Fragmento de página —
Era una de esas temporadas tardías que conoció a última hora la tormentosa gestión de Alfonso Gaona al frente de la Plaza México. El optometrista decidió dedicar la quinta corrida al cantante Pedro Vargas con motivo de sus 80 años de vida, de ahí que los nombres de los toros de Begoña aludieran de diversas maneras al Tenor Continental –cuya voz inconfundible abarcó y cosechó adeptos de Nueva York a Buenos Aires–, también conocido como "Samurái de la Canción".
"Samurái…" justamente el nombre del cuarto toro de este 4 de mayo de 1986 con el que El Niño de la Capea bordó lo que él mismo estimaría la mejor de sus faenas en la Plaza México, jubileo que iba a culminar en el indulto de aquel hermoso y bien armado castaño jirón, de embestida infatigable y noblemente bravía.
Pedro Vargas, natural de San Miguel de Allende, fue quien aficionó a los toros a Pepe Ortiz en esa época de ensoñaciones juveniles en que Pedro pensaba en hacerse torero mientras José Ortiz Puga, el futuro "Orfebre Tapatío", aspiraba al estrellato operístico. La leyenda dice que ambos se conocieron en el Conservatorio Nacional de Música, inicio de una amistad de por vida. Ni qué decir tiene que el célebre tenor guanajuatense incluía, dentro de su variado bagaje artístico, un amplio repertorio de pasodobles mexicanos, sobre todo los nacidos de la fértil inspiración de su compadre Agustín Lara.

Datos —
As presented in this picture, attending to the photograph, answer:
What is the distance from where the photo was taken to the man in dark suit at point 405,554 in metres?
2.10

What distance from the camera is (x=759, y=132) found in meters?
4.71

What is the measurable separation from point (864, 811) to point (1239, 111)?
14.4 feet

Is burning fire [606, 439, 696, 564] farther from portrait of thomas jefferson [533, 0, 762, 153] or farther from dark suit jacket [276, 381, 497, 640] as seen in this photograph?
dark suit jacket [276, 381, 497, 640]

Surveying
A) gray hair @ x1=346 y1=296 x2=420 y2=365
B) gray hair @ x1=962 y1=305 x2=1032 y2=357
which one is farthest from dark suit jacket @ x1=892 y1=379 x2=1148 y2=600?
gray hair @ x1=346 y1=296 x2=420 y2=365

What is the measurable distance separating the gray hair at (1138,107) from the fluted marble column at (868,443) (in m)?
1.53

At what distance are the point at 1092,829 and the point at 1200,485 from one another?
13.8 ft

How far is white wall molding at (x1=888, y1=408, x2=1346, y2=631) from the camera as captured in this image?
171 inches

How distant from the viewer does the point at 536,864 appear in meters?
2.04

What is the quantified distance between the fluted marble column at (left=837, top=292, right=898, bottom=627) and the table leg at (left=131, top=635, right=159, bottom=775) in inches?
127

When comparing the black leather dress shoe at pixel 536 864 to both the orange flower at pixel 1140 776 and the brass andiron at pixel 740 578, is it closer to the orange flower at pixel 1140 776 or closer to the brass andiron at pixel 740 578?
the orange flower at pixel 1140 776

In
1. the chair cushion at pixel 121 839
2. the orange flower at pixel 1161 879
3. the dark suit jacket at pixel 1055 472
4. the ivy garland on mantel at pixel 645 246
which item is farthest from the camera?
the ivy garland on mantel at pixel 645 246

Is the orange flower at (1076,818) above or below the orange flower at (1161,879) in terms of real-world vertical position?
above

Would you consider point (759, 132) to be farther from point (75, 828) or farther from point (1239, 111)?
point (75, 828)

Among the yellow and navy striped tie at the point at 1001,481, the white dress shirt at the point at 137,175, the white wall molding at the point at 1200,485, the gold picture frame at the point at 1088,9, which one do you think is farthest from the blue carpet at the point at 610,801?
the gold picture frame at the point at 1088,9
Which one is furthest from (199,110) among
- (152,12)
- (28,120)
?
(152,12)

Planteamiento 1 — Copia del fragmento sobre Pedro Vargas, sin ningún cambio, la parte que empieza con las palabras que contienen "Era una de esas" y termina con "y noblemente bravía.".
Planteamiento 2 —
Di si cada afirmación coincide con el fragmento sobre Pedro Vargas y responde sí o no citando textualmente las palabras decisivas.
(a) La quinta corrida se dedicó a Pedro Vargas por sus 80 años.
(b) Pedro Vargas era natural de Guadalajara.
(c) José Ortiz Puga aspiraba al estrellato operístico.

Respuesta 1 —
Era una de esas temporadas tardías que conoció a última hora la tormentosa gestión de Alfonso Gaona al frente de la Plaza México. El optometrista decidió dedicar la quinta corrida al cantante Pedro Vargas con motivo de sus 80 años de vida, de ahí que los nombres de los toros de Begoña aludieran de diversas maneras al Tenor Continental –cuya voz inconfundible abarcó y cosechó adeptos de Nueva York a Buenos Aires–, también conocido como "Samurái de la Canción".
"Samurái…" justamente el nombre del cuarto toro de este 4 de mayo de 1986 con el que El Niño de la Capea bordó lo que él mismo estimaría la mejor de sus faenas en la Plaza México, jubileo que iba a culminar en el indulto de aquel hermoso y bien armado castaño jirón, de embestida infatigable y noblemente bravía.

Respuesta 2 —
(a) Sí: «El optometrista decidió dedicar la quinta corrida al cantante Pedro Vargas con motivo de sus 80 años de vida».
(b) No: «Pedro Vargas, natural de San Miguel de Allende».
(c) Sí: «José Ortiz Puga, el futuro "Orfebre Tapatío", aspiraba al estrellato operístico».